Though later albums display less energy on average, that doesn’t necessarily mean the band could no longer bring it. The two most energetic tracks ever released by the Beatles were ‘Back In The U.S.S.R’ and ‘Polythene Pam’, which were on the White Album and Abbey Road respectively. This more reflects the range present as the band became more mature, a dynamic that becomes clear from the chart above. The points are far more sporadic on something like the White Album, which included low-energy tracks like Julia and Blackbird alongside high-energy tracks like Helter Skelter.

Breaking Down the Songs

The range of the Beatles is evident from the first chart. The plot below highlights that range in more detail. The first table ranks the albums by overall energy, while the second and third tables show the highest and lowest ranking songs by energy on each album.

These dynamics also break down in interesting ways across each member of the band. Lennon and McCarthy composed over 80% of the Beatles catalog, either in an individual capacity or through collaboration. Paul arguably displays more energetic range throughout his contributions, but overall, ranked the lowest out of all four Beatles. Combined Lennon/McCarthy tracks displayed the highest energy by a meaningful margin, led by songs like ‘Little Child’ and ‘I Wanna Be Your Man’. George’s contributions tended to congregate more towards the middle in terms of ‘energy’, as did Ringo, though his his role as a ‘composer’ was minimal – But I did love ‘Octopus’s Garden’.

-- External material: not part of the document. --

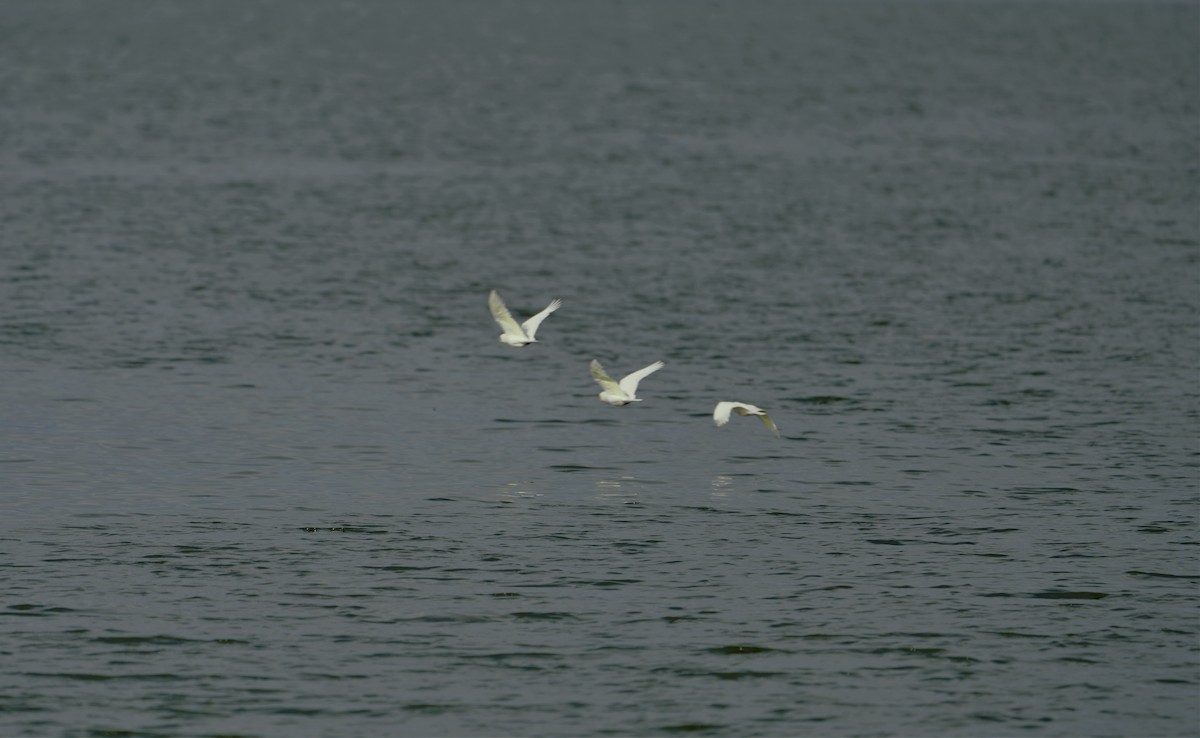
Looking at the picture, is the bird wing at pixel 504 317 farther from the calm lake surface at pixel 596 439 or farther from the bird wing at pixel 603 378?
the calm lake surface at pixel 596 439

Are Any of These Measures Correlated?

Spotify doesn’t just track Energy – Their team calculates various audio features for tens of millions of different songs. These audio features include a wide range of metrics that can be used to measure a song’s structure and musical content.

Energy

Energy is a measure from 0.0 to 1.0 and represents a perceptual measure of intensity and activity. Typically, energetic tracks feel fast, loud, and noisy. For example, death metal has high energy, while a Bach prelude scores low on the scale. Perceptual features contributing to this attribute include dynamic range, perceived loudness, timbre, onset rate, and general entropy.

Danceability

Danceability describes how suitable a track is for dancing based on a combination of musical elements including tempo, rhythm stability, beat strength, and overall regularity. A value of 0.0 is least danceable and 1.0 is most danceable.

Instrumentalness

Predicts whether a track contains no vocals. “Ooh” and “aah” sounds are treated as instrumental in this context. Rap or spoken word tracks are clearly “vocal”. The closer the instrumentalness value is to 1.0, the greater likelihood the track contains no vocal content. Values above 0.5 are intended to represent instrumental tracks, but confidence is higher as the value approaches 1.0.

Loudness

The overall loudness of a track in decibels (dB). Loudness values are averaged across the entire track and are useful for comparing relative loudness of tracks. Loudness is the quality of a sound that is the primary psychological correlate of physical strength (amplitude). Values typically range between -60 and 0 db.

Speechiness

Speechiness detects the presence of spoken words in a track. The more exclusively speech-like the recording (e.g. talk show, audio book, poetry), the closer to 1.0 the attribute value. Values above 0.66 describe tracks that are probably made entirely of spoken words. Values between 0.33 and 0.66 describe tracks that may contain both music and speech, either in sections or layered, including such cases as rap music. Values below 0.33 most likely represent music and other non-speech-like tracks.

Tempo

The overall estimated tempo of a track in beats per minute (BPM). In musical terminology, tempo is the speed or pace of a given piece and derives directly from the average beat duration.

Valence

A measure from 0.0 to 1.0 describing the musical positiveness conveyed by a track. Tracks with high valence sound more positive (e.g. happy, cheerful, euphoric), while tracks with low valence sound more negative (e.g. sad, depressed, angry).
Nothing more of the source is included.